Domesticating Man: Ethnocide during the agricultural & industrial 'revolutions' (QUOTES)
Only a few hundred years ago, to work for a wage was considered demeaning, because you were a dependent, unable to provide directly for your own needs. In other words, your family-community was not allowed enough land to be self-sufficient in terms of food, fuel, etc; and make no mistake, this was the only way to get people to be 'industrious' - the threat of starvation.
The agricultural and industrial 'revolutions' were nothing to do with 'new' technology, nor were they intended to increase productive output - they were instead crude acts of political warfare, designed to undermine self-sufficient rural communities, turning free and independent folk into 'workers' (i.e. wage slaves) a title many still proudly hang around their own necks.
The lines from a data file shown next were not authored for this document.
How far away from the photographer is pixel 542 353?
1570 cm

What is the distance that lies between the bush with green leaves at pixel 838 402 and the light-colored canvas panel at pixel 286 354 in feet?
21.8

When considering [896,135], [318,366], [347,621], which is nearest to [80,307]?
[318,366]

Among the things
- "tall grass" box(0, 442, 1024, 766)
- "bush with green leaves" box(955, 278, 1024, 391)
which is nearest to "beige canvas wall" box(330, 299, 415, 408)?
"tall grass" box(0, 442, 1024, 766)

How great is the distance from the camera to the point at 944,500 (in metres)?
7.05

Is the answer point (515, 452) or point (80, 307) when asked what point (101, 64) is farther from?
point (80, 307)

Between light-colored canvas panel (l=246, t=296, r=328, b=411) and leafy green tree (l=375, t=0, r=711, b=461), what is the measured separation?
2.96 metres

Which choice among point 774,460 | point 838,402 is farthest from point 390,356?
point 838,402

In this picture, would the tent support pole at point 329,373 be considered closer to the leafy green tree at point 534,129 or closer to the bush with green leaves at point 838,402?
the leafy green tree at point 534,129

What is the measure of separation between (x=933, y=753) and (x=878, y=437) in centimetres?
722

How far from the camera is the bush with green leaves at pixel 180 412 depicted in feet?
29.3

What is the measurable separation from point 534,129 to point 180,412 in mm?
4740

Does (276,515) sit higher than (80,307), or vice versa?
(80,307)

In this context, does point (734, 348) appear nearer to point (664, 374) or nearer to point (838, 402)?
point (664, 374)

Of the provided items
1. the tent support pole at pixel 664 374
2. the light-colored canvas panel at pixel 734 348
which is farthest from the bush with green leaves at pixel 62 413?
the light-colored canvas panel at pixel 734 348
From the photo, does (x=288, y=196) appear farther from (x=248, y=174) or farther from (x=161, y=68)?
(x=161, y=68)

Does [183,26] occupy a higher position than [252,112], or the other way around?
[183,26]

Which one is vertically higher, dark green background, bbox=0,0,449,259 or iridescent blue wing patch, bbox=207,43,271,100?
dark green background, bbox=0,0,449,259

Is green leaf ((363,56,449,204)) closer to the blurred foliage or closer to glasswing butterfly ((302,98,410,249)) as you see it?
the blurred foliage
"In the past, if anyone called a tradesman a worker, he risked a brawl. Today, when they are told that workers are what is best in the state, they all insist on being workers." M. Mav. 1948.
"It was the sad fate of the English poor to be the first to be subjected to the unmitigated brutality of this developing social mechanism. It goes without saying that they considered this fate an absolute degradation, and those who accepted it were scorned by their peers. At the time of the Levellers, it was already commonly considered that those who sold their labor for a salary had abandoned all the rights of "free-born Englishmen." Leopold Roc, Industrial Domestication.
"Poverty is therefore a most necessary and indispensable ingredient in society. It is the source of wealth, since without poverty, there could be no labour; there could be no riches... no benefit to those who may be possessed of wealth." Patrick Colquhoun, enclosure supporter and founder of the first police force.
"…everyone but an idiot knows that the lower classes must be kept poor, or they will never be industrious." Arthur Young, top economist of his day, 1771.
"The military arts were applied to industry, and factories were literally modelled after prisons, which in effect made their appearance at the same time." Ashton, 1725.
"Hunger is not only a peaceable, silent, unremitted pressure, but as the most natural motive to industry, it calls forth the most powerful exertions. . . . Hunger will tame the fiercest animals, it will teach decency and civility, obedience and subjugation to the most brutish, the most obstinate, and the most perverse.” Reverend Joseph Townsend.